Background: Abdominal aortic aneurysm (AAA), defined as aortic diameter ≥ 3.0 cm, affects an estimated 1.5% to 1.7% of men aged 65 or older. It was estimated that a ruptured AAA has a mortality rate of 75% – 90%. Screening for AAA with an abdominal ultrasound is relatively cost-effective. It was noted that screening for AAA in this subset of population provided a moderate benefit in decreasing AAA-related mortality with an absolute risk reduction of 0.14%. Hence, the USPSTF had recommended 1-time screening of AAA with ultrasound in men aged 65 – 75 years who have ever smoked. The aims of this study are to determine the patterns of AAA screening in an internal medicine resident-run clinic and to identify resident physician knowledge associated with AAA screening.
Methods: This is a retrospective chart review study of a total of 130 male patients, between the age of 65 to 75, who had visited our clinic over the period from July 2007 to July 2017. Inclusion criteria: Male patients, age 65 to 75 years, smoker, former smoker, and non-smoker.
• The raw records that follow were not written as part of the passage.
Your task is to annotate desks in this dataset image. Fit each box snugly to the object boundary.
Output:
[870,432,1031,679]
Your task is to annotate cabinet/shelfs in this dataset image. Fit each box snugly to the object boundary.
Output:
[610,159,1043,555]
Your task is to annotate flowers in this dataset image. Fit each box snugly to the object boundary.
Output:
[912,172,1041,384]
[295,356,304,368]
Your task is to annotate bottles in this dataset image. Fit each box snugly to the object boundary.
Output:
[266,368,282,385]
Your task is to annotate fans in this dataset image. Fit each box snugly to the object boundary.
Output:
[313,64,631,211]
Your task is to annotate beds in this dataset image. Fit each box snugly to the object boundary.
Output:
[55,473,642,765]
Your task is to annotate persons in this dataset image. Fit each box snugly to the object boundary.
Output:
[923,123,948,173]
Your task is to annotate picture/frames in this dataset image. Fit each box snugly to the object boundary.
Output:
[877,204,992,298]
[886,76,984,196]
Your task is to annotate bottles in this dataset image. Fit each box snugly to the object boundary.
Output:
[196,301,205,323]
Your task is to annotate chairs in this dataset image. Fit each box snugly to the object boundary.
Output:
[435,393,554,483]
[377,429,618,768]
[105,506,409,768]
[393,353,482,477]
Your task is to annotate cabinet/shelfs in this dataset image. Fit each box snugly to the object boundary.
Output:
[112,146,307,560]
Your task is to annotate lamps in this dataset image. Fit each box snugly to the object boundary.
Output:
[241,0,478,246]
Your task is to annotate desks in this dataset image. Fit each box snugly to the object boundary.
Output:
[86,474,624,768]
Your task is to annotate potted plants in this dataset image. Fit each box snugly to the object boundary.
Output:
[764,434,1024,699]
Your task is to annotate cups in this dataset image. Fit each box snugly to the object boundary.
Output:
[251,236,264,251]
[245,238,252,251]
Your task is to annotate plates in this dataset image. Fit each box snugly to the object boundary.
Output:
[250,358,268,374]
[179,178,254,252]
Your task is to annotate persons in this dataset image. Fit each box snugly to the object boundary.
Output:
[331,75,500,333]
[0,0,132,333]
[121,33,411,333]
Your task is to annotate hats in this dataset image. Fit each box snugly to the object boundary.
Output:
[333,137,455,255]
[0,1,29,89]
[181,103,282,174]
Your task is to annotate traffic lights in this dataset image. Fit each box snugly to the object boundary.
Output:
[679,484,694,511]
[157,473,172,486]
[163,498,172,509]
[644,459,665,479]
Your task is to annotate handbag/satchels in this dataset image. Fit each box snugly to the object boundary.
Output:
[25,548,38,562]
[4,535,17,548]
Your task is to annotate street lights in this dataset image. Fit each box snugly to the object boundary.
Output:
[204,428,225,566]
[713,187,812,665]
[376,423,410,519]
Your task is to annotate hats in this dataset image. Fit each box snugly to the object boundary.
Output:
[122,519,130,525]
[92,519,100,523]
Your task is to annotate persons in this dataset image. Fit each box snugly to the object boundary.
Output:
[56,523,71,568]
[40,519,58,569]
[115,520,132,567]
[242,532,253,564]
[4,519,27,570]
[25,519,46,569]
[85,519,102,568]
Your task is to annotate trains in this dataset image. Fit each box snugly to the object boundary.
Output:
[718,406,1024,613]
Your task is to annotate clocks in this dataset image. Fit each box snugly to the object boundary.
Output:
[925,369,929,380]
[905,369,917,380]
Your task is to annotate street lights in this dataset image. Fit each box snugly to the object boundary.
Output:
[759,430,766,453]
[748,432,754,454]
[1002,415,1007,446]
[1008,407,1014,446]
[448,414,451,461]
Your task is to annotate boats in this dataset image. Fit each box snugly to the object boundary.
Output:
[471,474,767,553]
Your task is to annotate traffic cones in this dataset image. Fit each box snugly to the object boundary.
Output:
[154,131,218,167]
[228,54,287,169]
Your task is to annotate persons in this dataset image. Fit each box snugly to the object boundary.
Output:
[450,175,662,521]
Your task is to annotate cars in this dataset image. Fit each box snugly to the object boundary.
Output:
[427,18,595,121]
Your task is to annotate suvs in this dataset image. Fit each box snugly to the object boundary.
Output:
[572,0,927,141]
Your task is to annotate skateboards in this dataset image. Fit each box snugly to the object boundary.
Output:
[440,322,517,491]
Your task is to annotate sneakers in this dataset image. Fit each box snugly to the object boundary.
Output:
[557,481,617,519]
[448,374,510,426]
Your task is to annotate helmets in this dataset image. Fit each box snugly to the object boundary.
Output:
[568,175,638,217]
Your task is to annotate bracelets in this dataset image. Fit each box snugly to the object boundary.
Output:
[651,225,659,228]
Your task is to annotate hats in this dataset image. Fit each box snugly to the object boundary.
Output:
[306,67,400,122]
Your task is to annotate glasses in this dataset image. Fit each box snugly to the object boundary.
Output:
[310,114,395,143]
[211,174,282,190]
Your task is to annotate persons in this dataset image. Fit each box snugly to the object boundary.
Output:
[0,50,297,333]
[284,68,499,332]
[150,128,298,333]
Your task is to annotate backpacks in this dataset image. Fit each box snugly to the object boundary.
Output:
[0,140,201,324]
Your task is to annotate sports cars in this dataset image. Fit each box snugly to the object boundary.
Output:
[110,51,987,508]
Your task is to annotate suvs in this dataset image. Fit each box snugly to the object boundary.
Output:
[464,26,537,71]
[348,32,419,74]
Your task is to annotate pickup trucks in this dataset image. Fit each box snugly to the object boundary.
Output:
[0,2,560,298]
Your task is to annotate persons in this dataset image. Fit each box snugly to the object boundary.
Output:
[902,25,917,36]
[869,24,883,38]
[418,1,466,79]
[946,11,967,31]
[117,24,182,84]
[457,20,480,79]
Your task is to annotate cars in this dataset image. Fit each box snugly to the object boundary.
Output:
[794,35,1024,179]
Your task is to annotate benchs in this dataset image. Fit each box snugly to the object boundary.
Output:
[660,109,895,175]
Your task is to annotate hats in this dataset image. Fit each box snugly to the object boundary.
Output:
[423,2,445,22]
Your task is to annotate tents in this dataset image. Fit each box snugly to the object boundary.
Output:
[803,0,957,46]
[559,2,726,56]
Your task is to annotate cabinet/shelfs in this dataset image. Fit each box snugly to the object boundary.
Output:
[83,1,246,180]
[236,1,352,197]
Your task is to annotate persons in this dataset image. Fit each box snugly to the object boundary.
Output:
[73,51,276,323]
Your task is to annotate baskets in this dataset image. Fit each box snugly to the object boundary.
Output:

Exclusion criteria: Female, age <65 or >75 years, inactive status for ≥2 years or deceased. The data were collected and analyzed for the rates of the AAA screening in eligible patients, the rates of AAA screening ordered intentionally with abdominal ultrasound and incidentally with other imaging modality, and the rates of redundant screening. A survey consisting of 8 questions was distributed to 23 Internal Medicine resident physicians. We focused on assessing their understanding of AAA screening in accordance with the USPSTF recommendations.
Results: Out of 130 patients, only 112 (86.2%) patients met the study criteria. Of these 112 patients, 39.3% had never smoked, 42% were former smokers and 18.7% were active smokers. According to the USPSTF grade B recommendation, a total of 68 patients were eligible for AAA screening. Among the eligible patients, only 36.7% (25/68) were screened for AAA, whereby 64% (16/25) of them had AAA screening done by abdominal ultrasound and another 36% (9/25) had incidental AAA screening done by either CAT scan or MRI scan of the abdomen/pelvis. It was noted that 9 out of the 25 (36%) did not have their AAA screening result available in the outpatient EMR. In addition, 2 out of the 16 (12.5%) patients who had abdominal ultrasound done have had redundant AAA screening. Of the 23 completed surveys, 96% were aware of the USPSTF guidelines on AAA screening. However, only 43.5% had demonstrated sufficient familiarity with the AAA screening in accordance with the USPSTF recommendations.
Conclusions: In our study, we found that care gap – both knowledge and practice remained wide. It is inarguably that both domains must be addressed to improve the AAA screening rate in our clinic.